In the immersion method, tissue samples are plunged into the fixative solution (Figure 1). It is also used for blood smears or for fixing sections obtained from unfixed frozen samples. Some precautions should be kept in mind when fixing by immersion:
1) The piece of tissue should not be larger than 0.5 cm in thickness to allow the fixative enters the deepest part of the sample before the cells start to get deteriorated. The speed of the fixative for reaching the inner parts of the tissue depends on the type of fixative and the features of the tissue to be fixed. The size of the sample should be selected according to the speed of the fixative penetration. Samples not larger than 0.2 cm are recommended for slow diffusion fixatives. Tissue features need also to be considered. For example, fixation penetration is faster in loose tissues or samples with large spaces for diffusion.
2) The volume of the fixative is recommended to be 10 to 20 times larger than the volume of the sample.
3) Osmolarity of the sample and the fixative solution need to be as similar as possible.
4) The pH of the fixative solution should be close to the physiological pH of the sample.
5) For a similar type of sample, fixation time depends on fixative features: diffusion and fixation speed (intensity and speed of making bridges between proteins or how quick proteins coagulate). The fixation time must be enough for a proper fixation, but not too lomg because it may cause artifacts in the sample. A gentle agitation of the sample during fixation is recommended for increasing the surface fixative renewing, which reduces the fixation time. 24 hours of fixation is common for most of the fixatives. However, for some of them, like formaldehyde, fixation time may last for a week.
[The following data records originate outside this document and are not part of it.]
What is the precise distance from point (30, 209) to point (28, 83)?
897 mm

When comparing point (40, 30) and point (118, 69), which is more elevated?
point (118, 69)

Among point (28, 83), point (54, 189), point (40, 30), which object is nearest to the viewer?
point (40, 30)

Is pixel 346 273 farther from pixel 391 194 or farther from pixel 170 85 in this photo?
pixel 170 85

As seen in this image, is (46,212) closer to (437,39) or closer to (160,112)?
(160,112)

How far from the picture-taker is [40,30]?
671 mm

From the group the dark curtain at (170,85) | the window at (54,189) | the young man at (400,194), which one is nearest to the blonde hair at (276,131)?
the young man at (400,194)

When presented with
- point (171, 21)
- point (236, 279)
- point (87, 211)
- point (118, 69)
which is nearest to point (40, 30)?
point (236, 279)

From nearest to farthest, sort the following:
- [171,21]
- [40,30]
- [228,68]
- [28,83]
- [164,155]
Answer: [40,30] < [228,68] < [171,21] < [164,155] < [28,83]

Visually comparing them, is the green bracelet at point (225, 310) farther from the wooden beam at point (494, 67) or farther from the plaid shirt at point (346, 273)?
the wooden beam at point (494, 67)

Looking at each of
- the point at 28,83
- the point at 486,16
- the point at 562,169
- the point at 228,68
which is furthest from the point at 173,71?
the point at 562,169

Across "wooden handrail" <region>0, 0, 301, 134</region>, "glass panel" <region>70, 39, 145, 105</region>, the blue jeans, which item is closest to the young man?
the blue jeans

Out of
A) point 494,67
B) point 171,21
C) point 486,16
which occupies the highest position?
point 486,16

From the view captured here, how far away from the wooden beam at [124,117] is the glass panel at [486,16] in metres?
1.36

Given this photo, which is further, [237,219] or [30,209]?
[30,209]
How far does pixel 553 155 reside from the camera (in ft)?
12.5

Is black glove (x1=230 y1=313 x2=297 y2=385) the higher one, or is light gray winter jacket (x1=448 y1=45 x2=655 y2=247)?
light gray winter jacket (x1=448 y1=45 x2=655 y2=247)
In this fixation method, the fixative solution is introduced through the vascular system and reaches all the cells of the tissue via the capillary net (Figure 2). It is possible to fix a whole animal if the fixative solution enters through the left ventricle of the heart. Then, the fixative solution is propelled by a peristaltic pump through the vascular branches of the arteries emerging from this ventricle. If we want the fixative in the lungs, the fixative solution is introduced through the right ventricle. By perfusion, a single organ can be fixed if the fixative solution enters by the main artery that irrigates the entire organ (Figure 3). Fixation by perfusion is not always possible, like in many biopsies or in plants.
Fixation by perfusion is more effective than fixation by immersion because the fixative solution gets in contact with all cells of the perfused structure very quickly. In this way, the penetration speed of the fixative is not a limiting feature.
Before the introduction of the fixative in the vascular system, the blood should be removed with an oxygenated saline solution. Otherwise, the fixative may fix blood, coagulates it and produces thrombus. This may seal some parts of the vascular circuit that prevents the fixative solution entering some parts of the sample. As in the fixation by immersion, the pH and osmolarity of the fixative solution, and the fixation time, must be set properly.
Another parameter to keep in mind is the pressure of the fixative solution when entering the sample, which should be similar to the blood pressure in the living animal. The fixation pressure can be selected by using peristaltic pumps (Figures 2 and 3), and by gravity (rising or decreasing the height of the fixative container from the animal). This is important, because a low pressure may prevent the fixative solution to reach every capillary duct of the sample, but a high pressure may break blood vessels and the tissular structure.